XI-3. A. Gray, in "Proceedings of the American Academy of Arts and
Sciences," vol. iv., p. 98; and American Journal of Science and the Arts,
March, 1859, p. 278.

XII-1. "Les Especes affines et la Theorie de l'Evolution," par Charles Naudin, Membre de l'Institut, in Bulletin de la Societe Botanique de France, tome xxi., pp. 240-272, 1874. See also Comptes Rendus, September 27 and October 4, 1875, reproduced in "Annales des Sciences Naturelles," 1876, pp. 73-81.

XII-2. In noticing M. Naudin's paper in the Comptes Rendus, now reprinted in the "Annales des Sciences Naturelles," entitled "Variation desordonnee des Plantes Hybrides et Deductions qu'on peut en tirer," we were at a loss to conceive why he attributed all present variation of species to atavism, i.e., to the reappearance of ancestral characters (American Journal of Science, February, 1876). His anterior paper was not then known to us; from which it now appears that this view comes in as a part of the hypothesis of extreme plasticity and variability at the first, subsiding at length into entire fixity and persistence of character. According to which, it is assumed that the species of our time have lost all power of original variation, but can still reproduce some old ones—some reminiscences, as it were, of youthful vagaries—in the way of atavism.

XIII-1. London, 1862.

XIII-2. Hume, in his "Essays," anticipated this argument. But he did not rest on it. His matured convictions appear to be expressed in statements such as the following, here cited at second hand from Jackson's "Philosophy of Natural Theology," a volume to which a friend has just called our attention:

"Though the stupidity of men," writes Hume, "barbarous and uninstructed, be so great that they may not see a sovereign author in the more obvious works of Nature, to which they are so much familiarized, yet it scarce seems possible that any one of good understanding should reject that idea, when once it is suggested to him. A purpose, an intention, a design, is evident in everything; and when our comprehension is so far enlarged as to contemplate the first rise of this visible system, we must adopt, with the strongest conviction, the idea of some intelligent cause or author. The uniform maxims, too, which prevail throughout the whole frame of the universe, naturally, if not necessarily, lead us to conceive this intelligence as single and undivided, where the prejudices of education oppose not so reasonable a theory. Even the contrarieties of Nature, by discovering themselves everywhere, become proofs of some consistent plan, and establish one single purpose or intention, however inexplicable and incomprehensible."—-("Natural History of Religion," xv.)

"In many views of the universe, and of its parts, particularly the latter, the beauty and fitness of final causes strike us with such irresistible force that all objections appear (what I believe they really are) mere cavils and sophisms."— ("Dialogues concerning Natural Religion," Part X.)

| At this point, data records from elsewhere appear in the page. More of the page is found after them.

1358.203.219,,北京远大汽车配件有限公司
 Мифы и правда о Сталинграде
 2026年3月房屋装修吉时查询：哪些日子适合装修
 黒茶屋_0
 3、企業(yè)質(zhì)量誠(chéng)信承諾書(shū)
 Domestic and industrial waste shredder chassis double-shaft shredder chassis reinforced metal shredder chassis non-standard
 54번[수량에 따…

"The order and arrangement of Nature, the curious adjustment of final causes, the plain use and intention of every part and organ, all these bespeak in the clearest language an intelligent cause or author."—(Ibid., Part IV.)

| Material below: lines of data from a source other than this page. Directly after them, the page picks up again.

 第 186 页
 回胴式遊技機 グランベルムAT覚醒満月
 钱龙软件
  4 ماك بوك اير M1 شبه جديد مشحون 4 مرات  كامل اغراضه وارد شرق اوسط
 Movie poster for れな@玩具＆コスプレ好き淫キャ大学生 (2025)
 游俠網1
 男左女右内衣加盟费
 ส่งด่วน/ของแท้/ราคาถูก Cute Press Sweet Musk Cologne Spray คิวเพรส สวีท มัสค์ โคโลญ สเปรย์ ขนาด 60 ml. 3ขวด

XIII-3. See Section I, Chapter 12.

XIII-4. "No single and limited good can be assigned by us as the final cause of any contrivance in Nature. The real final cause . . . is the sum of all the uses to which it is ever to be put. Any use to which a contrivance of Nature is put, we may be sure, is a part of its final cause."—(G. F. Wright, in The New-Englander, October, 1871.)

XIII-5. "No single and limited good can be assigned by us as the final cause of any contrivance in Nature. The real final cause . . . is the sum of all the uses to which it is ever to be put. Any use to which a contrivance of Nature is put, we may be sure, is a part of its final cause."—(G. F. Wright, in The New-Englander, October, 1871.)